Model Infrastructure

Model Serving at the Edge: Latency, Cost, and the Architecture That Follows

James Thornton March 14, 2026

The canonical architecture for AI application deployment in 2023 was simple: route all model calls to a centralized inference API, whether OpenAI's, Anthropic's, or your own GPU cluster. This architecture is excellent for development and early production. It's operationally simple, it requires no model deployment expertise, and it lets you iterate on the application layer without worrying about the infrastructure layer. For small to medium traffic volumes, the economics are acceptable.

At scale, the economics change. The latency and cost of centralized GPU inference become significant constraints for applications that require sub-100ms response times or that serve high request volumes. The architectural pressure at this point pushes toward edge serving — deploying smaller, specialized models closer to the users and workloads they serve.

What "edge" means in practice

Edge serving doesn't always mean IoT devices or mobile phones. In most enterprise contexts, "edge" means geographically distributed cloud regions, CDN nodes, or on-premises infrastructure. The goal is to reduce the network distance between the serving infrastructure and the users or data sources, reducing latency and eliminating the bandwidth cost of routing data to a centralized cluster.
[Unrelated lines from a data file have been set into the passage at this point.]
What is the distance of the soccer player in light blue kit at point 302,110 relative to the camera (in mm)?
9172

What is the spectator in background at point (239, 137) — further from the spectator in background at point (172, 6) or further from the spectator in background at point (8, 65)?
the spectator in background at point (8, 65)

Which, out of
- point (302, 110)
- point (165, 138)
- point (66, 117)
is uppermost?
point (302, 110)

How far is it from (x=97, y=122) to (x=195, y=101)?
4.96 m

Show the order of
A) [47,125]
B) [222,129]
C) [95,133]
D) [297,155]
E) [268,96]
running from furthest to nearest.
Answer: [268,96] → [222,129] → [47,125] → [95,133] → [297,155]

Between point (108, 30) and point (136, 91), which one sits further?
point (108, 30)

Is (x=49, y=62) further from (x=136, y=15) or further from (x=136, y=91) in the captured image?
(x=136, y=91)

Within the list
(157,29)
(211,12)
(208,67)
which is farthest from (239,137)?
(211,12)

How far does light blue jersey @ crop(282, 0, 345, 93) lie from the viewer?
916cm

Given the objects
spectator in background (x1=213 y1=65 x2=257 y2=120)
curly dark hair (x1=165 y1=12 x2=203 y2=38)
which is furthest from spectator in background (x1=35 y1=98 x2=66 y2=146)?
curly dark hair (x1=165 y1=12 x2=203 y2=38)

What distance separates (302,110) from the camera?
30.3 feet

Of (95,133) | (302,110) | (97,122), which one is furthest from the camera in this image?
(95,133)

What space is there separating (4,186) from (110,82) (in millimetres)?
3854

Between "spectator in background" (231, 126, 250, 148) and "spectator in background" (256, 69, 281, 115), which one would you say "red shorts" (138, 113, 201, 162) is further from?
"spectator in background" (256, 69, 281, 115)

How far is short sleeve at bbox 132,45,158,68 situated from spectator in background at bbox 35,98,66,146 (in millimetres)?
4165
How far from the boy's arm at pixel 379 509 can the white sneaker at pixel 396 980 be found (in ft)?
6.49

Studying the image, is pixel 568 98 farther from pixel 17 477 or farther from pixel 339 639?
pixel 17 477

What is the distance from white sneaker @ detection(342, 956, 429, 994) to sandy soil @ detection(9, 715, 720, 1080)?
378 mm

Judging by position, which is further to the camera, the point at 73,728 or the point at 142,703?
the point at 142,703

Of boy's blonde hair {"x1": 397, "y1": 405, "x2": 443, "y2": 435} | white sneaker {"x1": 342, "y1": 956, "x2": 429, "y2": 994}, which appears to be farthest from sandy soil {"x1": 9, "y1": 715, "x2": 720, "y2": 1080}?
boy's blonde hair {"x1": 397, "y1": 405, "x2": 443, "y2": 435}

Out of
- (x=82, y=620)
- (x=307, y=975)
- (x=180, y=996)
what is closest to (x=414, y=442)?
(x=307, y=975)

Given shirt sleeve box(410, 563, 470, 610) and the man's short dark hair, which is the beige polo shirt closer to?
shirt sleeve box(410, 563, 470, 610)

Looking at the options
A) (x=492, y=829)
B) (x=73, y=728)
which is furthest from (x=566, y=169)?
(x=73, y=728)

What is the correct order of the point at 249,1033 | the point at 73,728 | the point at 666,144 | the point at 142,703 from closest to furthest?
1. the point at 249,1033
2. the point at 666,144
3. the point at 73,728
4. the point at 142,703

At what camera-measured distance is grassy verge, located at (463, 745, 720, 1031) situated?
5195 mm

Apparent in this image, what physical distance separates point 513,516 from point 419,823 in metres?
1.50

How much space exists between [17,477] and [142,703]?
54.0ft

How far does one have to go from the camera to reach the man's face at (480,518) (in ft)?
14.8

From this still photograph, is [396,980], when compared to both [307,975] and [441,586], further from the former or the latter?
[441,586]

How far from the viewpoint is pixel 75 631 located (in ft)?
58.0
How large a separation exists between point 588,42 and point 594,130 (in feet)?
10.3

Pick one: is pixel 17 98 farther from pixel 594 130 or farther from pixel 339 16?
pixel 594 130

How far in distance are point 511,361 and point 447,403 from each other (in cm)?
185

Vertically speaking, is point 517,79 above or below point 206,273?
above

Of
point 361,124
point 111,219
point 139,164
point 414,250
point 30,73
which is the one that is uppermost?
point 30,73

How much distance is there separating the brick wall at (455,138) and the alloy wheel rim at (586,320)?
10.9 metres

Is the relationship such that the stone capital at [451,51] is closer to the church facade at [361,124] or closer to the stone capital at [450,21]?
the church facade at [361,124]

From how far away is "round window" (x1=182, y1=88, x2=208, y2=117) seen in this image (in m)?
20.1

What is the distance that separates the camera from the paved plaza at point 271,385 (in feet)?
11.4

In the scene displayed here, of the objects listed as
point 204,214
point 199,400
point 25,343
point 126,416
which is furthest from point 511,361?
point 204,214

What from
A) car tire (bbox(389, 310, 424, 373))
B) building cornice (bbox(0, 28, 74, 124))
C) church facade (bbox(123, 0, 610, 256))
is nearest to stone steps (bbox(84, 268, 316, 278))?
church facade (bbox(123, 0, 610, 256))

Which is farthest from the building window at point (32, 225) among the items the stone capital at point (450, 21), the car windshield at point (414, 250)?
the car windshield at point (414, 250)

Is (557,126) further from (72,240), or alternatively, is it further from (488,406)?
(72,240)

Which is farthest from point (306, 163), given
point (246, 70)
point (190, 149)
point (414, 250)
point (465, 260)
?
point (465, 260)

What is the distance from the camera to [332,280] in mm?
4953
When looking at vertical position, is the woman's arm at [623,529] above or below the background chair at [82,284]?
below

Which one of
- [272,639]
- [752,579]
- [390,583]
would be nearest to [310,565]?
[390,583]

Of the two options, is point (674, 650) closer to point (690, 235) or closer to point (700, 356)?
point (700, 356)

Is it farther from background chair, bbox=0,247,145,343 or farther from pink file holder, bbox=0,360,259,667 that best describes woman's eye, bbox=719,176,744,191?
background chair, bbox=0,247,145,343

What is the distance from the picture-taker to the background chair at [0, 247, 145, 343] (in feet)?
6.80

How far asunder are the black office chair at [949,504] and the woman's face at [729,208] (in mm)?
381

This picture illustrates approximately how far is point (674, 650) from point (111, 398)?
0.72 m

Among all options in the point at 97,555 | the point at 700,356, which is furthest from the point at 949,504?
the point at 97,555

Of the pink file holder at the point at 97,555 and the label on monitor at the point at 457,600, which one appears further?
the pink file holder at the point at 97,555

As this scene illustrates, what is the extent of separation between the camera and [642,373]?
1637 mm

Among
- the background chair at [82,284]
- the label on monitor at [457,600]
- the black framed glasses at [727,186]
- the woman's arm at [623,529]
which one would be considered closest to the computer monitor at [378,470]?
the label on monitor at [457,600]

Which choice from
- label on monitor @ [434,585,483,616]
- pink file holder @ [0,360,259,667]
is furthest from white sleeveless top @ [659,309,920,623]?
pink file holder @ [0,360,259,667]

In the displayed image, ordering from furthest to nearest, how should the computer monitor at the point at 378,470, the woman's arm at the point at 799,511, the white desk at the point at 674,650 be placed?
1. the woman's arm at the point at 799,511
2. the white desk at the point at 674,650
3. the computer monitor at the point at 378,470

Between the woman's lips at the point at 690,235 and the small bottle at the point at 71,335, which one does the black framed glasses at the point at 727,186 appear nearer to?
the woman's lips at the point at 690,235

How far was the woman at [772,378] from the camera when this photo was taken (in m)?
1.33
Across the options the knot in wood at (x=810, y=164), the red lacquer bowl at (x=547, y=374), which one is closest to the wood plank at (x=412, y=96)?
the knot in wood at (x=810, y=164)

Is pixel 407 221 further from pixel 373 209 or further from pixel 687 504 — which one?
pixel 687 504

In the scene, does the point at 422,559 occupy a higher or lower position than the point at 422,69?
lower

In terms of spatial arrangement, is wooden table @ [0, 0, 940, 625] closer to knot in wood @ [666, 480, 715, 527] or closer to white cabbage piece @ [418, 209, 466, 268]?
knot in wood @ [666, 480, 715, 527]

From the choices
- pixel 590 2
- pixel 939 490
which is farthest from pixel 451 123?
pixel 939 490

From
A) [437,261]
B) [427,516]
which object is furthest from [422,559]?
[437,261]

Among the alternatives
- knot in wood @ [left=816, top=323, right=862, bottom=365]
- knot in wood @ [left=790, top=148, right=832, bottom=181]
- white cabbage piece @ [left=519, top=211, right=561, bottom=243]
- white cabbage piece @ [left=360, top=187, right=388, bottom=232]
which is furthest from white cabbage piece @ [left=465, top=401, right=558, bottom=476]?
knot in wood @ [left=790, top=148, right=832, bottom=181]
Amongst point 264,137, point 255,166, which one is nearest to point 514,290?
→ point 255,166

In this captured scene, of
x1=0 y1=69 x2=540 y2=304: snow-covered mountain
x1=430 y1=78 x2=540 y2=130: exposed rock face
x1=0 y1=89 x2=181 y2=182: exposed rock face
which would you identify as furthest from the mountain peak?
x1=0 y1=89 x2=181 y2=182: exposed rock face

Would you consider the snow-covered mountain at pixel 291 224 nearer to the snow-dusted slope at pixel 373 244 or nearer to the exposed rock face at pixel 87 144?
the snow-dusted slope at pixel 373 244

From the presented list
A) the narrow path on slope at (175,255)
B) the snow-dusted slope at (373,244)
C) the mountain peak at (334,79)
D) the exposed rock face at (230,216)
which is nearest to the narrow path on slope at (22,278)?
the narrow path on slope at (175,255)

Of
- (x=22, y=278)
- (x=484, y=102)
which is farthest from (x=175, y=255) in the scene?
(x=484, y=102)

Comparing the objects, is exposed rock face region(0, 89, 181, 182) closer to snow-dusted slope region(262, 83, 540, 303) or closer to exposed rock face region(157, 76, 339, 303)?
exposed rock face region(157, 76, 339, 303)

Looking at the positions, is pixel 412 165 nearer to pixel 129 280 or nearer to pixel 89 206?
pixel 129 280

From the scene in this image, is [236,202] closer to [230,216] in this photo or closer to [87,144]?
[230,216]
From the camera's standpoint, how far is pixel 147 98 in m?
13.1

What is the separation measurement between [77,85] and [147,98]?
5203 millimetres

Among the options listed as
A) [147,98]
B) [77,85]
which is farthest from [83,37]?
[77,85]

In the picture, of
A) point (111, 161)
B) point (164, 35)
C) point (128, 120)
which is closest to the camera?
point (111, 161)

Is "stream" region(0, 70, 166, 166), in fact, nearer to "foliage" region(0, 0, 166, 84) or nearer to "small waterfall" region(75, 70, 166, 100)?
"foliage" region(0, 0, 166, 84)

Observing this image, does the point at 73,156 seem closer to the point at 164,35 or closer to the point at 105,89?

Modal's architecture is relevant here. The serverless GPU compute model — spinning up isolated containers with GPU access on demand, paying per second of compute — makes edge deployment economics tractable for production workloads that would previously have required dedicated GPU instances. The ability to deploy a fine-tuned model to multiple regions with per-request pricing, without managing the infrastructure of persistent GPU cluster allocation, changes the cost structure of edge serving significantly.

The model selection that follows from edge constraints

The practical implication of edge serving is that model selection is constrained by deployment requirements. Large frontier models (70B+ parameters) are not practical for edge serving on current hardware. The edge serving opportunity is in the smaller, task-specific, fine-tuned model tier — models in the 3B to 13B parameter range that have been fine-tuned on domain-specific data to perform well on a narrow task set.

This creates an interesting dynamic in the model market. The frontier models from Anthropic, OpenAI, and Google are optimal for capability-first applications where response quality matters more than latency or cost. The fine-tuned small model tier is optimal for latency-sensitive, cost-sensitive applications where the task is well-defined and the model can be specialized. Feature serving infrastructure — Chalk's real-time feature computation, for example — fits the latter pattern: the model inputs are structured, the outputs are predictable, and low latency matters more than general capability.

Infrastructure implications

The edge serving trend creates infrastructure requirements that are different from centralized inference. Model versioning and deployment pipelines for distributed edge environments are different from single-region deployment. Monitoring and evaluation for models running in dozens of edge locations requires different observability infrastructure than monitoring a single centralized API. The tooling for managing edge AI deployment at scale is in its early stages — this is a real infrastructure gap and a category where we're actively looking for investments.